▶ _DOCUMENT EXCERPT_:

++++++++

Objectives: The aim of the present study was to review postoperative complications of pediatric patients undergoing colectomy for ulcerative colitis (UC) or inflammatory bowel disease-unspecified (IBD-U) with a focus on preoperative immunosuppression including exposure to infliximab.
Methods: We performed a retrospective chart review of all of the children with UC or IBD-U undergoing colectomy at our institution from 1996 to 2010. Data collected included indication for colectomy, immunosuppressive medications taken within 30 to 90 days of colectomy, surgical techniques and staging, and early and late postoperative complications.
Results: A total of 51 patients underwent colectomy (45 UC, 6 IBD-U) (55% male, 63% pancolitis at diagnosis, mean age at diagnosis 10.8 ± 3.8 years, mean age at colectomy 13.1 ± 3.8 years). Indications for colectomy were fulminant colitis in 26% and medically refractory chronic disease in 74%. Patient exposure to immunosuppression in the 30 days before colectomy included corticosteroids (88%), thiopurines (51%), and calcineurin inhibitors (4%). Within 90 days before colectomy, 65% of patients were exposed to infliximab. Small bowel obstruction was the most common postoperative complication, occurring in 19% (treated surgically in 30%), followed by wound infection in 8% and intraabdominal abscess in 6%. One patient developed postoperative sepsis. There was no increased incidence of early or late infectious or noninfectious complications in those patients taking or not taking thiopurines or calcineurin inhibitors (within 30 days), or infliximab (within 90 days).
Conclusions: Preoperative exposure to thiopurines or calcineurin inhibitors (within 30 days) or infliximab (within 90 days) was not associated with increased postoperative complications in our cohort undergoing colectomy for UC or IBD-U.

++++++++

▶ _EXCERPTED DATA_:

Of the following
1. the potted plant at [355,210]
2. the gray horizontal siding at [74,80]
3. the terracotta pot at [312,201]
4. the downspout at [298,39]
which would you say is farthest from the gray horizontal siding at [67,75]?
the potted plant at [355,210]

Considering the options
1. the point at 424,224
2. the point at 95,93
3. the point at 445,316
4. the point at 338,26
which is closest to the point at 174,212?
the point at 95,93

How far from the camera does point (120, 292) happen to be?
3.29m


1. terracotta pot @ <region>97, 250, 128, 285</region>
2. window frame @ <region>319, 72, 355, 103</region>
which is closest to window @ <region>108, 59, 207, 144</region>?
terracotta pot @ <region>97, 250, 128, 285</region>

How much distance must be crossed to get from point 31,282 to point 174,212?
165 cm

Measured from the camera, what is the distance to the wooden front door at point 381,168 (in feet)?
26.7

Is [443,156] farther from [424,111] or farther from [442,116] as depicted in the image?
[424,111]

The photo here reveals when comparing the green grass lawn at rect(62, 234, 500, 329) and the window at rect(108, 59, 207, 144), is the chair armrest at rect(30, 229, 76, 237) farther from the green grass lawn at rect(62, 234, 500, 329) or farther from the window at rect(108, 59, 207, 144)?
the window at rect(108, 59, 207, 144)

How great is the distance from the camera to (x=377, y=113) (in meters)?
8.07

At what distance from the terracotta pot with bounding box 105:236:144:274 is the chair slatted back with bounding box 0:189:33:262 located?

++++++++

▶ _HOW TO COMPLETE THIS TASK_:
Rewrite the stretch of the colectomy abstract from "Objectives: The aim" through "exposure to infliximab.", replacing "infliximab" with "anti-TNF therapy".

▶ _ANSWER TO THIS TASK_:
Objectives: The aim of the present study was to review postoperative complications of pediatric patients undergoing colectomy for ulcerative colitis (UC) or inflammatory bowel disease-unspecified (IBD-U) with a focus on preoperative immunosuppression including exposure to anti-TNF therapy.